Apollo Care MARCS-CMS 574756 —

Product:
Drugs

Recipient:
Recipient Name
James M. Krogman
Recipient Title
President and Co-Owner
Apollo Care

3801 Mojave Court, Suite 101
Columbia, MO 65202
United States

Issuing Office:
Division of Pharmaceutical Quality Operations III

300 River Place, Suite 5900
Detroit, MI 48207
United States

3133938100

March 20, 2019

 

WARNING LETTER

 

Case#  574756

 

UPS NEXT DAY

SIGNATURE REQUIRED

 

James M. Krogman, President and Co-Owner

Apollo Care, LLC

3801 Mojave Court, Suite 101

Columbia, MO 65202

 

James Harasha, Co-Owner Apollo Care LLC

1200 N. Mayfair Rd., Suite 260,

Wauwatosa, Wisconsin, 53226

 

Dear Mr. Krogman and Mr. Harasha:

You registered with the U.S. Food and Drug Administration (FDA) as an outsourcing facility under section 503B of the Federal Food, Drug, and Cosmetic Act (FDCA) [21 U.S.C. § 353b][1] on September 14, 2017 and re-registered on November 21, 2018. From February 12, 2018, to March 13, 2018, an FDA investigator inspected your facility, Apollo Care LLC, located at 3801 Mojave Court, Suite 101, Columbia, MO 65202. During the inspection, the investigator noted that drug products you produced failed to meet the conditions of section 503B of the FDCA necessary for drugs produced by an outsourcing facility to qualify for exemptions from certain provisions of the FDCA. In addition, the investigator noted serious deficiencies in your practices for producing sterile drug products, which put patients at risk.  

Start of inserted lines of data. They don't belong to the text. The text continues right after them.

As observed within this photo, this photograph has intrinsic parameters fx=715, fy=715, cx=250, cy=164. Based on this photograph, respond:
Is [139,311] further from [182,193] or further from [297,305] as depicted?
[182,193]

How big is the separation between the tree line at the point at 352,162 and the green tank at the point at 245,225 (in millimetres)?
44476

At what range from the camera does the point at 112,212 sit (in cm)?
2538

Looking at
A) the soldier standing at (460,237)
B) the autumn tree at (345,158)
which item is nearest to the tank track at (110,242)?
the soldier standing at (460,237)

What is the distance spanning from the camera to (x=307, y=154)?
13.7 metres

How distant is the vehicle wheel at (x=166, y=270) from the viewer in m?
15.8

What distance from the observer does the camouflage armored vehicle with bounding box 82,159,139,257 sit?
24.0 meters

FDA issued a Form FDA 483 to your facility on March 13, 2018. FDA acknowledges receipt of your facility’s response, dated March 27, 2018. FDA also acknowledges your action on February 15, 2018, to voluntarily recall two lots of Vancomycin HCl IV injectable product and your action on March 7, 2018, to voluntarily recall two additional lots of Vancomycin HCl IV injectable product. Based on this inspection, it appears you produced drugs that violate the FDCA. 

A. Compounded Drug Products under the FDCA

Under section 503B(b) of the FDCA, a compounder can register as an outsourcing facility with FDA. Drug products compounded by or under the direct supervision of a licensed pharmacist in an outsourcing facility qualify for exemptions from the drug approval requirements in section 505 of the FDCA [21 U.S.C. § 355(a)], the requirement in section 502(f)(1) of the FDCA [21 U.S.C. § 352(f)(1)] that labeling bear adequate directions for use, and the Drug Supply Chain Security Act requirements in section 582 of the FDCA [21 U.S.C. § 360eee-1] if the conditions in section 503B of the FDCA are met.[2]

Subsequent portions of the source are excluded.